1.1 The development of hybrid quadratic function and radial basis function

Generally, statistical models are developed to relate the predictor variables (process parameters) and the response variable (properties—wear resistance, intergranular corrosion susceptibility) using regression equations. Based on the non-linear relation between the response variable with the predictor variables, the regression equations can be linear or quadratic or cubic or polynomial-based functions. As the response variables exhibited complex non-linearity characteristics with the predictor variable, hybrid model was used for associating the predictor and response variable. The hybrid model for predicting the responses is a combination of linear function and radial basis function.
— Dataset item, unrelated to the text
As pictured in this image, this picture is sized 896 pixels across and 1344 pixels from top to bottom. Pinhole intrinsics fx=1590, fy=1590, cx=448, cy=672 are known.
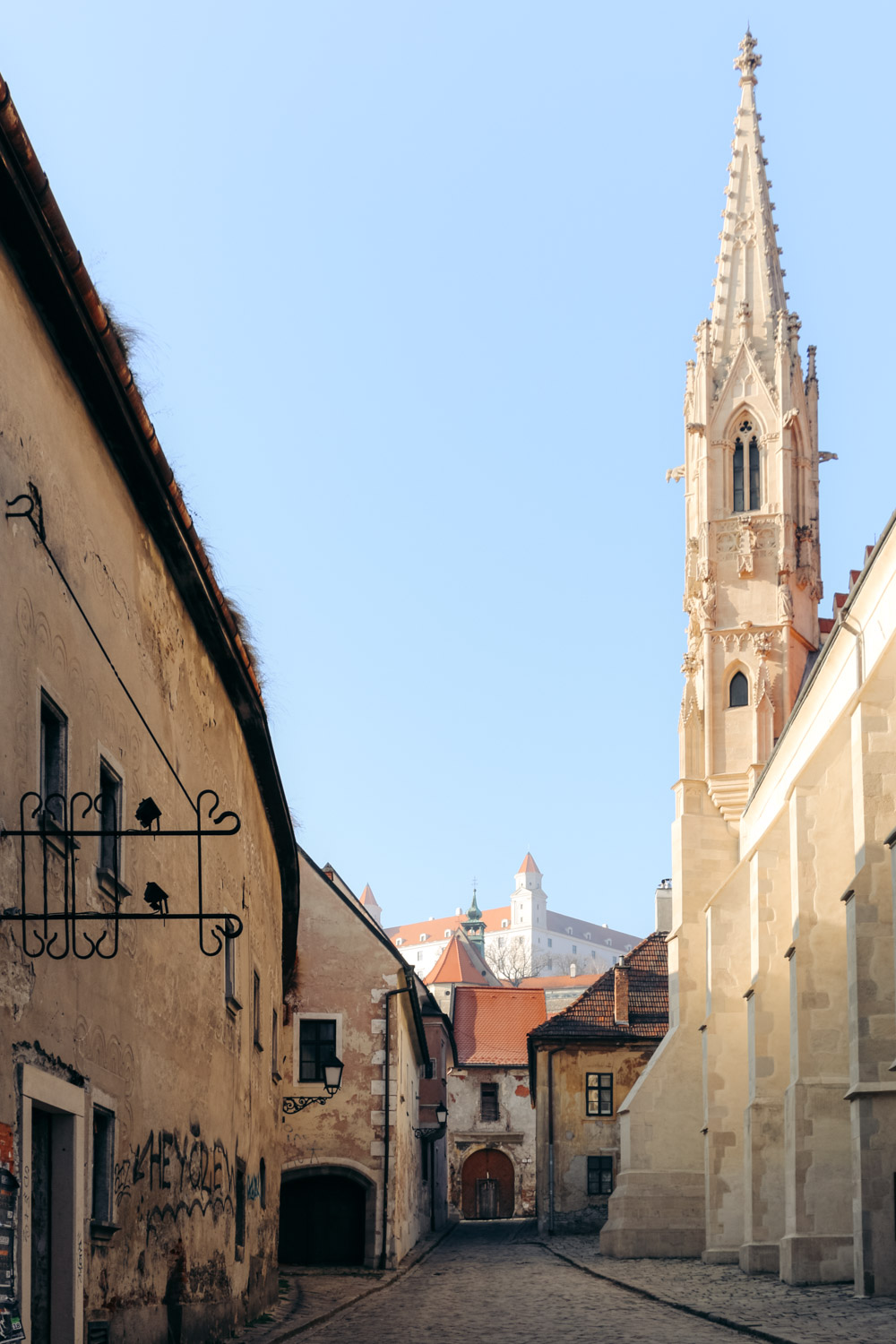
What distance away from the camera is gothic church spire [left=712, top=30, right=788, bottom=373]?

Radial Basis Function (RBF) network is a single-layered artificial neural network, in which the RBF activates the function of the network. RBF is a real valued function, whose values are dependent on the center point c or origin. So any function that satisfies Eq. (6) is known as RBF function.

$$\mathrm{\varnothing }\left(x,c\right)=\mathrm{\varnothing }\left(|\left|x-c\right||\right)$$
(6)

Some of the commonly used RBFs include Gaussian, multi quadratic, inverse quadratic, and thin plate spline type. In this study, multi quadratic type RBF was chosen to create the model, as the input parameters to the model were of discrete type. The mathematical equation of the multi quadratic type RBF, each associated with different centers, is given by Eq. (7).

$$\mathrm{\varnothing }\left(|\left|x-{x}_{i}\right||\right)=\sqrt{1+{\left[\varepsilon \left(|\left|x-{x}_{i}\right||\right)\right]}^{2}}$$
(7)

The typical equation for building up of function approximation using RBF network is of the form given in Eq. (8). Each RBF is associated with a different center x (may or may not be unique).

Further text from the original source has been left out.